Those Muffins

Sorry it took so long, but here are the muffins discussed at some length back on February 4th.


Honesty compels me to admit the low-fat version was an accident ( I was melting the butter on the woodstove in another room, and you know what they say about “out of sight…”). But it turns out these muffins are very tasty – maybe even tastier – when the only butter you use is used to grease the cups. Just be warned that that’s tasty, not tender; texture is definitely better when you put the butter in. And muffins made with no added fat get stale a lot faster.

For 12 muffins:

1 cup wheat bran
1 1/3 cups whole milk yogurt
¼ cup butter (optional, see above), plus butter for the pan(s)
1 ¾ cups whole wheat pastry flour
1 ½ tsp. fresh* baking powder
1 ½ tsp. baking soda
½ tsp salt, or a bit more if it’s unsalted butter
2 extra-large eggs
¼ cup lightly piled* brown sugar
¼ cup molasses
3 tbl. wheat germ
¾ cup light or dark raisins or diced dried apricots or any combination thereof.

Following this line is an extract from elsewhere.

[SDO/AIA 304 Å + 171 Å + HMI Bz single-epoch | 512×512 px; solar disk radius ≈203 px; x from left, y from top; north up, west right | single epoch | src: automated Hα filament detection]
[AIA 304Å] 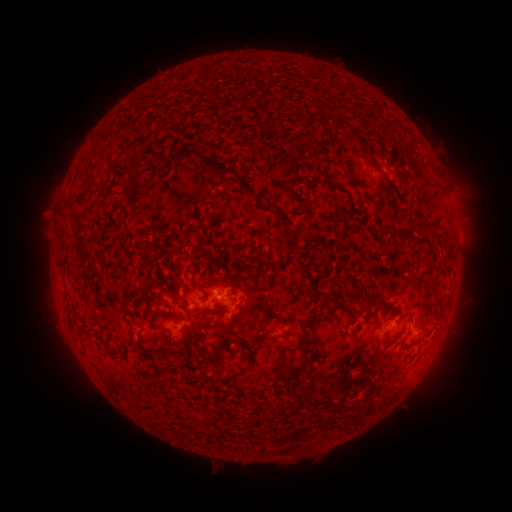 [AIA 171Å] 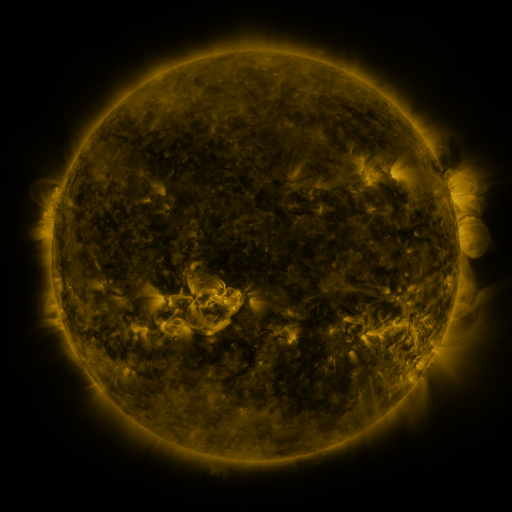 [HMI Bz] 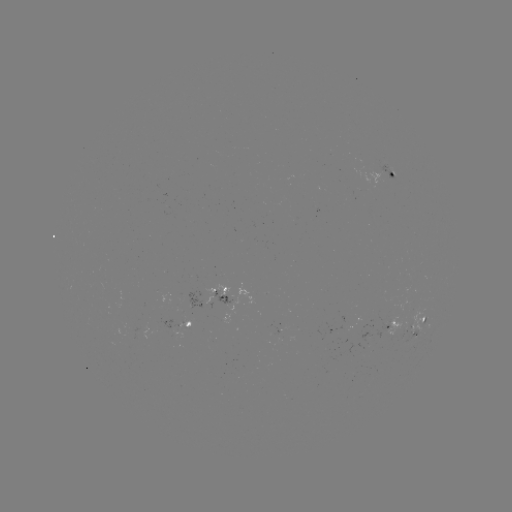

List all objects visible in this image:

1. Set oven to 400 degrees.

2. In a small bowl, mix the bran with about half the yogurt. Set aside. In another small bowl, whisk together the flour, baking powder, baking soda and salt.

3. Melt the butter if using. Heavily butter a dozen* 1/3-cup muffin cups.

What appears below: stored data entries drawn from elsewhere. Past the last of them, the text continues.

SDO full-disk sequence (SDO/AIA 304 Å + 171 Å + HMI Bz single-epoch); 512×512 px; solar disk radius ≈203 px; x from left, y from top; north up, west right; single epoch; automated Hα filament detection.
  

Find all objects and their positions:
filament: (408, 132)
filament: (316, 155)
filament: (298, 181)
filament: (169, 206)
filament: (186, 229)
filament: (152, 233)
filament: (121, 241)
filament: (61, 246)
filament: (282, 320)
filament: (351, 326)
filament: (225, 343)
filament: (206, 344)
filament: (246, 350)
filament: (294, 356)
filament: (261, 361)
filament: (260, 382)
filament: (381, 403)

4. Use the whisk to lightly beat the eggs, then beat in the remaining yogurt, brown sugar, molasses, wheat germ and reserved bran mixture.

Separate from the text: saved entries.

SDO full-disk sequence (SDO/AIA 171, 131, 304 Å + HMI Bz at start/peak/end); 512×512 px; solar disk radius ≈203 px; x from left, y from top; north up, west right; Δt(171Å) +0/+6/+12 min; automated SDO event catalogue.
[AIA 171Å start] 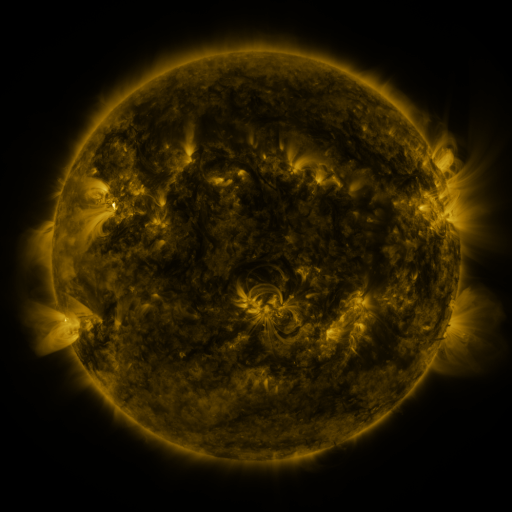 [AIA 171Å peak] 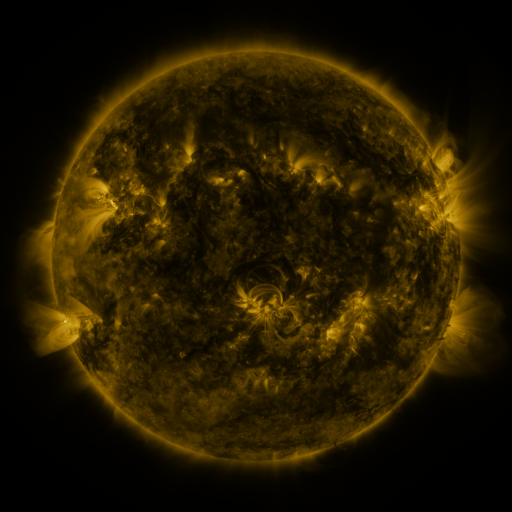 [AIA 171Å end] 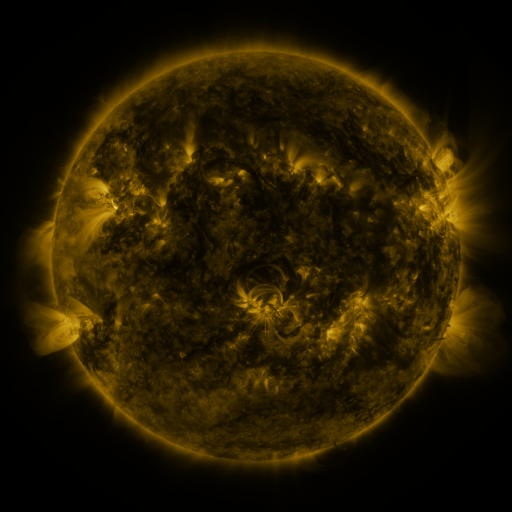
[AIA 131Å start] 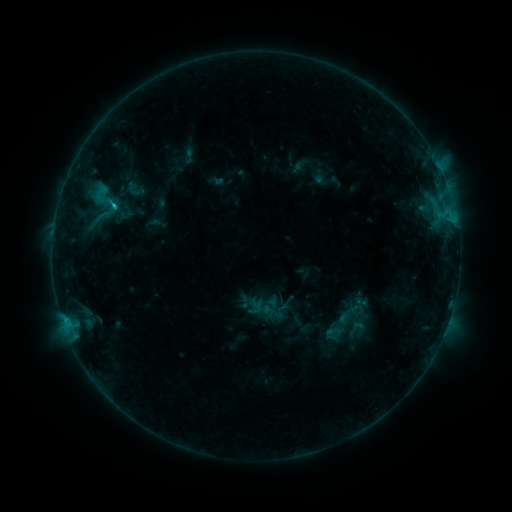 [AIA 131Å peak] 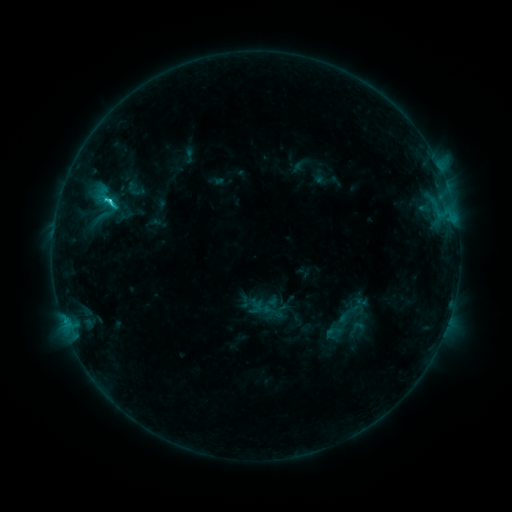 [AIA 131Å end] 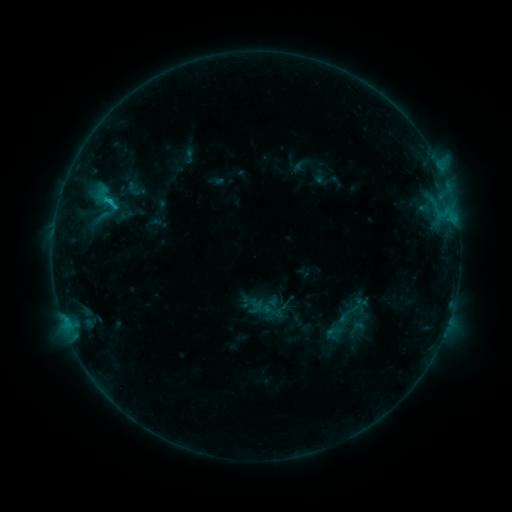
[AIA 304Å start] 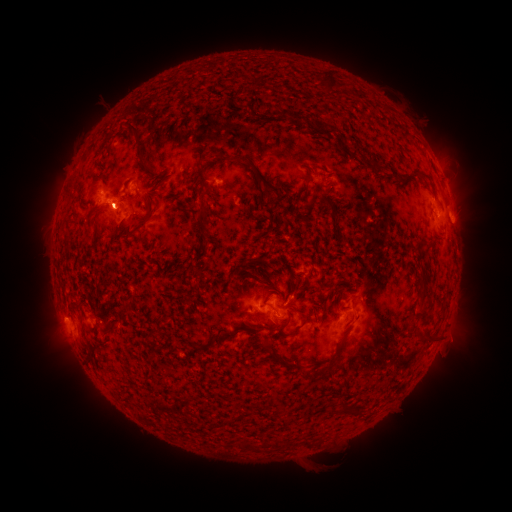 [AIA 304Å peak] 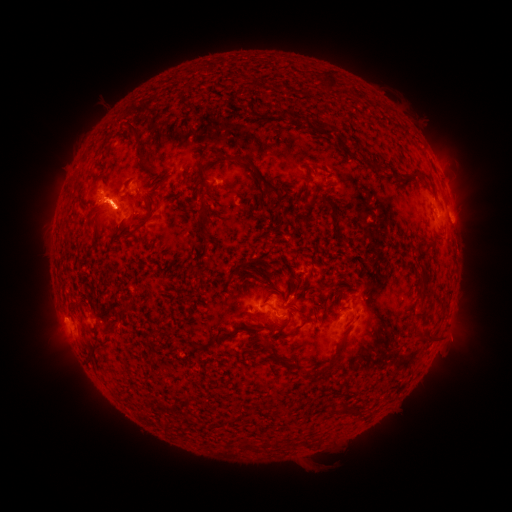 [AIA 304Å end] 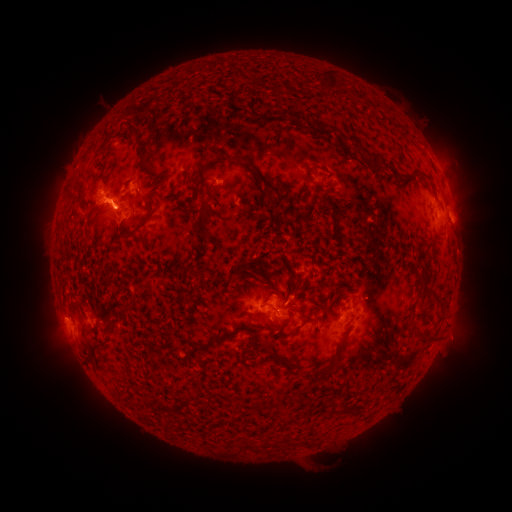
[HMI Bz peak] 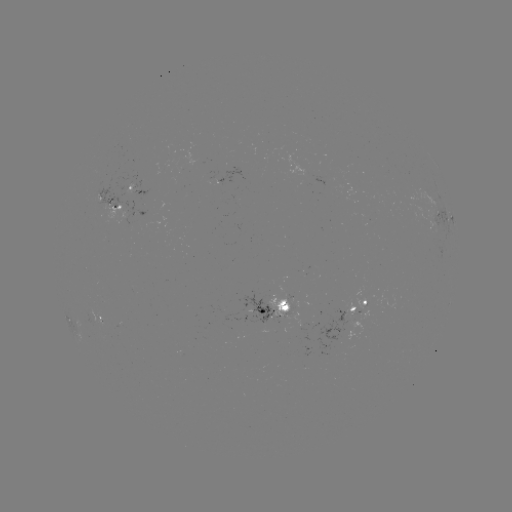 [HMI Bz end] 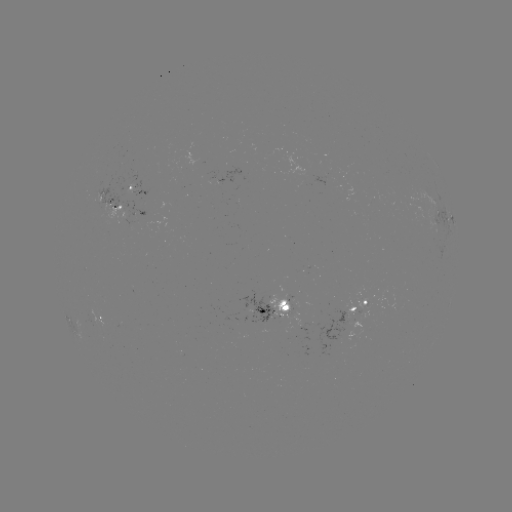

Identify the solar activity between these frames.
eruption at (62, 338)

5. Switch to a large mixing spoon and quickly stir in the fruit lumps, then the flour mixture. Distribute among the prepared muffin cups, filling them 3/4 to 4/5 full (these don’t rise all that much). Bake until well browned and dry-toothpick producing, about 20 minutes. Cool briefly in the pan before turning out onto a rack or into the breadbasket.

* Fresh Baking Powder: Unless you’re really big for biscuits or belong to Cornbread Nation, it’s quite likely your can of baking powder has been around long enough to lose lifting power. If you have reason to suspect staleness, dissolve a teaspoon or so in a half cup of hot water and watch for vigorous fizzing. Medium fizzing is ok – just use 2 teaspoons. But languid bubbles or none at all mean it’s time for a new can.

*Measuring Brown Sugar: Because brown sugars vary so much in comparative loft, the famous instruction “tightly packed” helps ensure accuracy when you’re measuring by volume. But I can’t bring myself to call for “2 tablespoons plus 2 teaspoons tightly packed brown sugar,” which is about the amount you want. (In theory, tight packing also smooths lumps. In theory. )

* Muffin Cups: Hold quite different amounts, so it pays to measure. It also pays to use two 6-cup pans instead of one that holds a dozen. The 2 in the middle of a 12 cupper don’t get as much heat as those on the outside, so they tend to rise less and cook less quickly.